═══ RECORDS SUPPLIED ═══

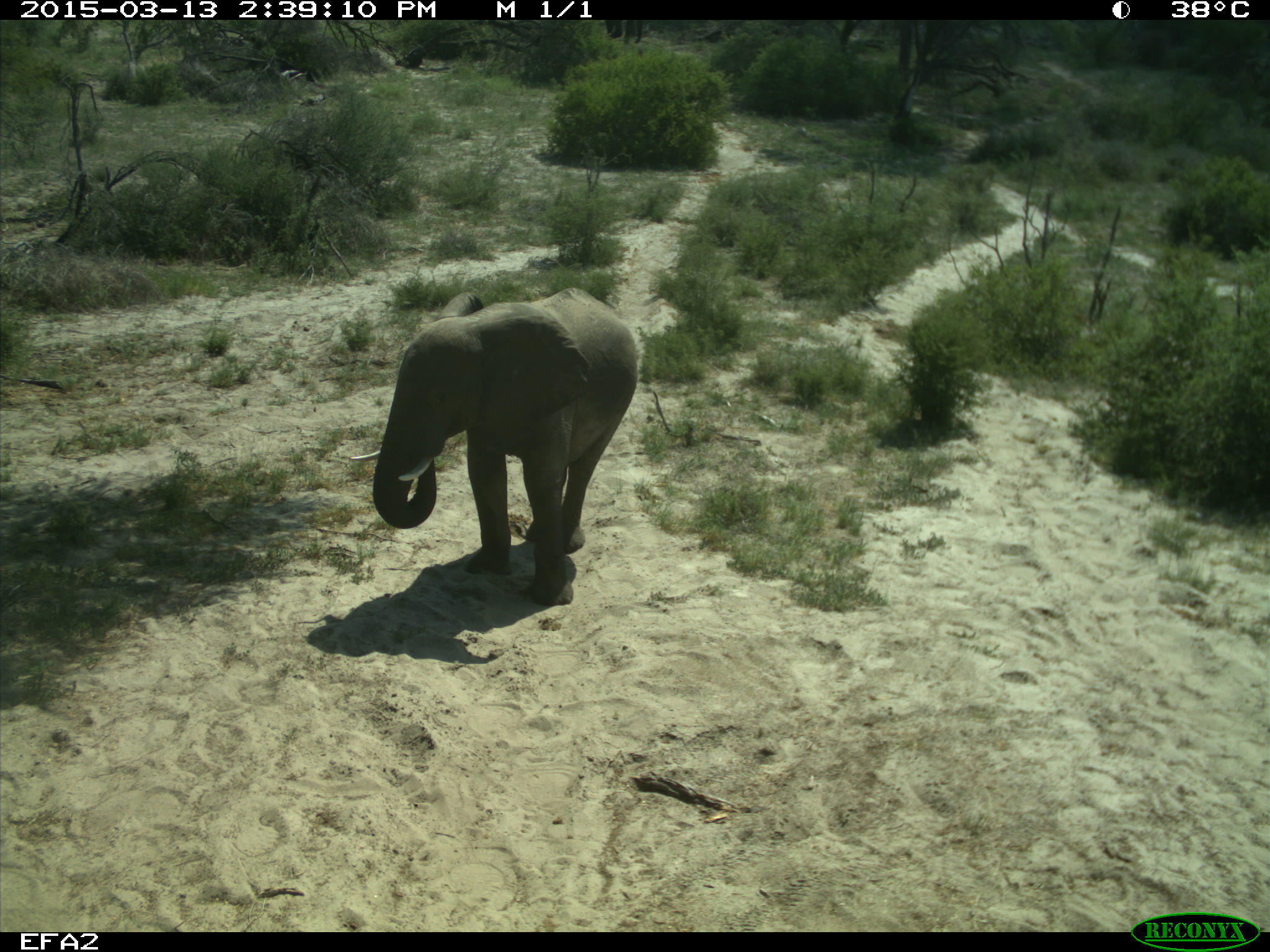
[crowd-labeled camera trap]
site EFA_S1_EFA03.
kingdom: Animalia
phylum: Chordata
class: Mammalia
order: Proboscidea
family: Elephantidae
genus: Loxodonta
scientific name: Loxodonta africana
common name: african bush elephant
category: elephant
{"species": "elephant (african bush elephant) (Loxodonta africana)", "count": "1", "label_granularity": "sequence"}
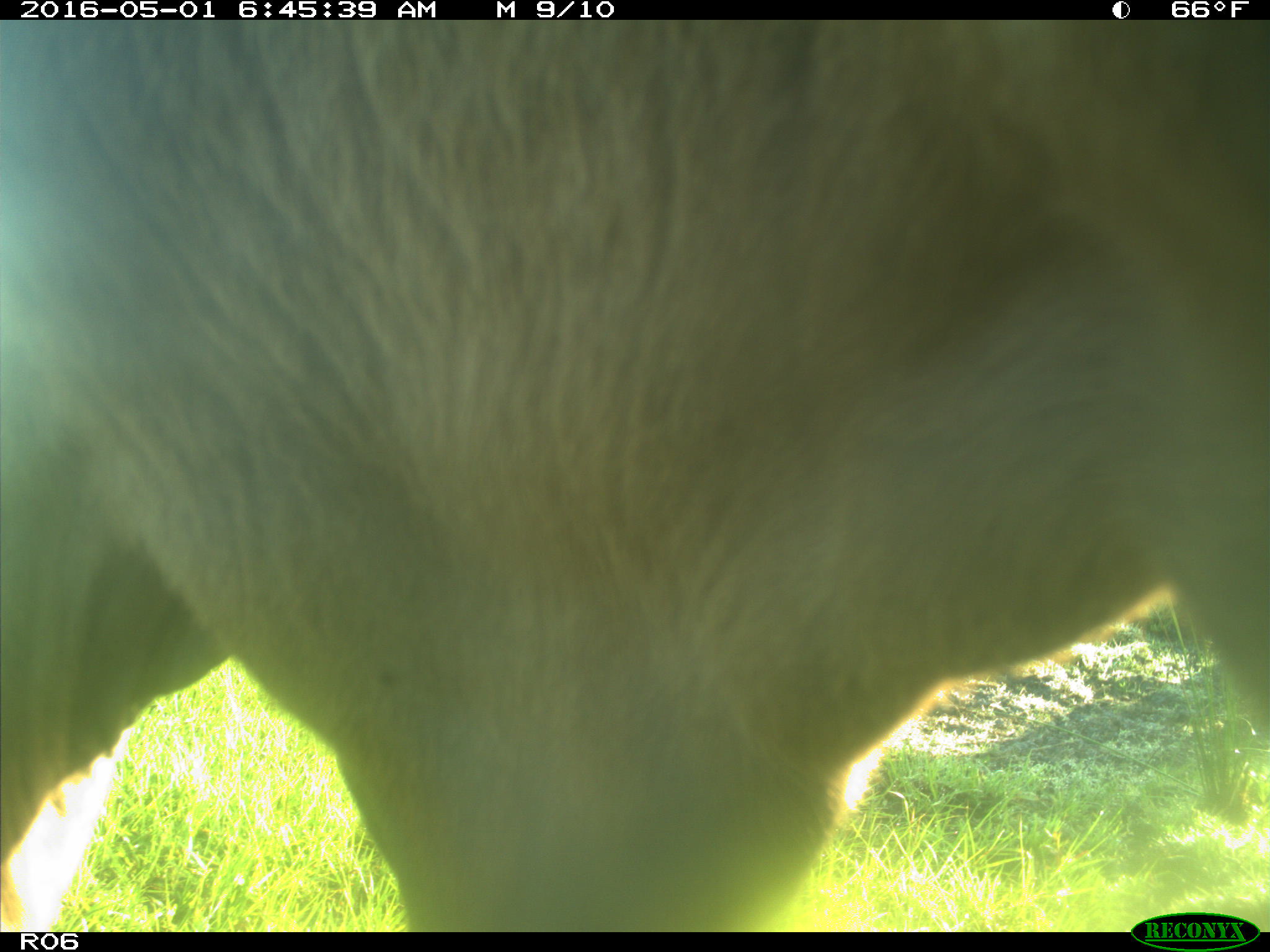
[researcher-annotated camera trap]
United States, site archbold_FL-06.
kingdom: Animalia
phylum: Chordata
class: Mammalia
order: Artiodactyla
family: Bovidae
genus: Bos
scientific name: Bos taurus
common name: domestic cow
Bos taurus (domestic cow).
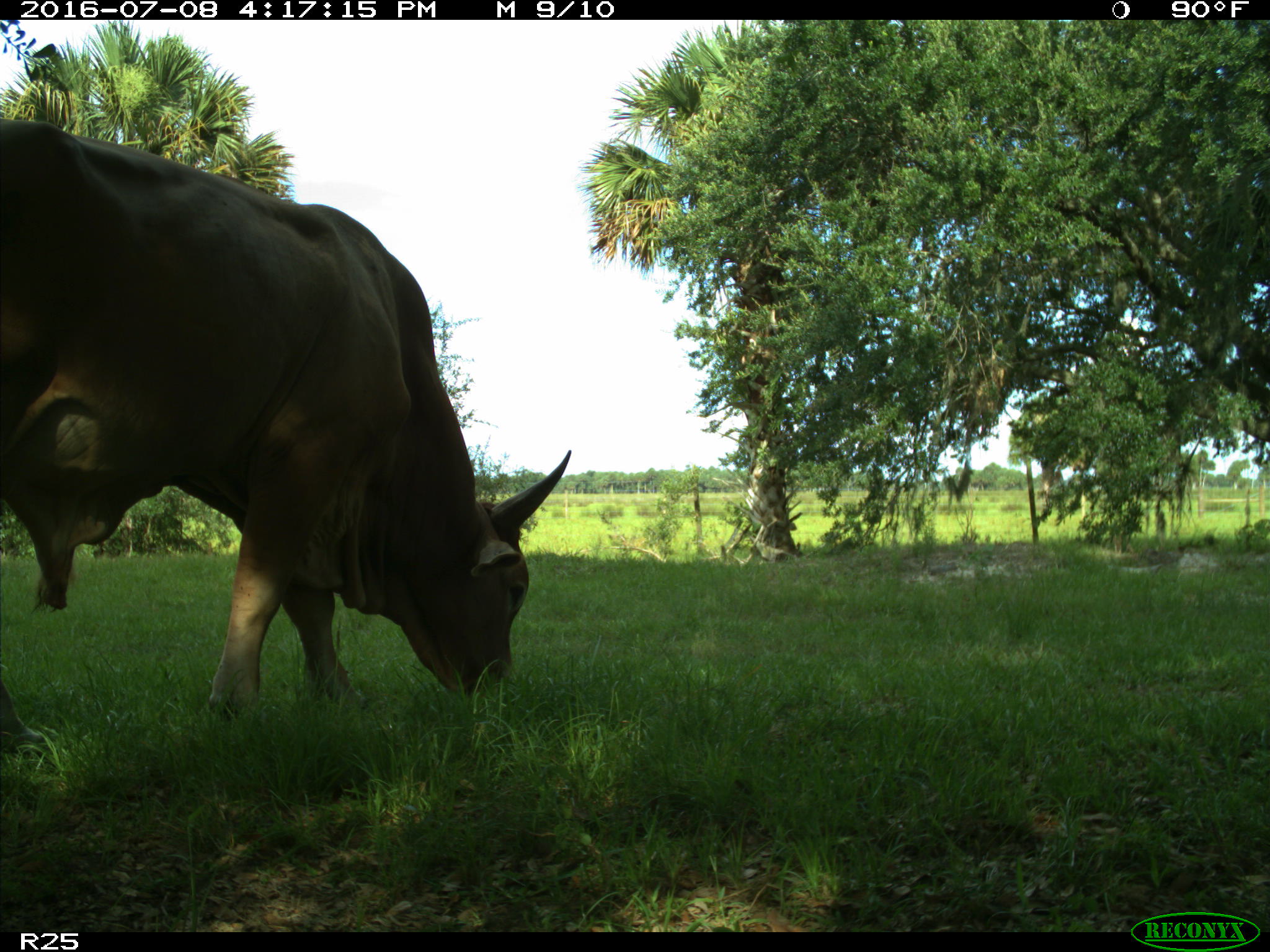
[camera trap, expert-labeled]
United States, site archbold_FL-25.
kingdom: Animalia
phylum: Chordata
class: Mammalia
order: Artiodactyla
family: Bovidae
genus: Bos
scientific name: Bos taurus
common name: domestic cow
Bos taurus (domestic cow).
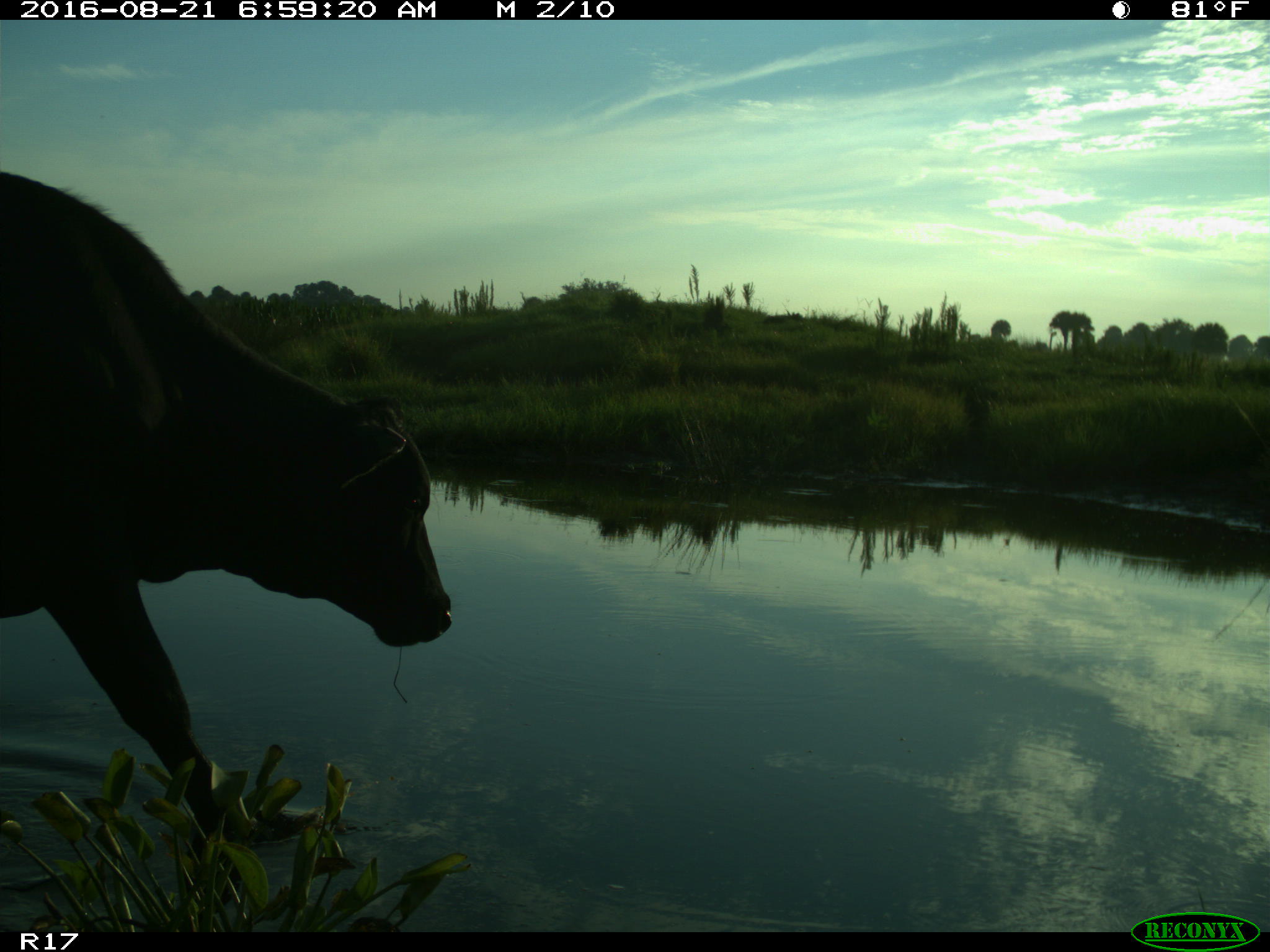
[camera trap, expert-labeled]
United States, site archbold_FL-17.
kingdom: Animalia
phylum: Chordata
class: Mammalia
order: Artiodactyla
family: Bovidae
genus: Bos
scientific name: Bos taurus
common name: domestic cow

═══

**ASSIGNMENT**
Among the records above, find each line holding the string "camera" and pull it out.

**EXERCISE OUTPUT**
[crowd-labeled camera trap]
[researcher-annotated camera trap]
[camera trap, expert-labeled]
[camera trap, expert-labeled]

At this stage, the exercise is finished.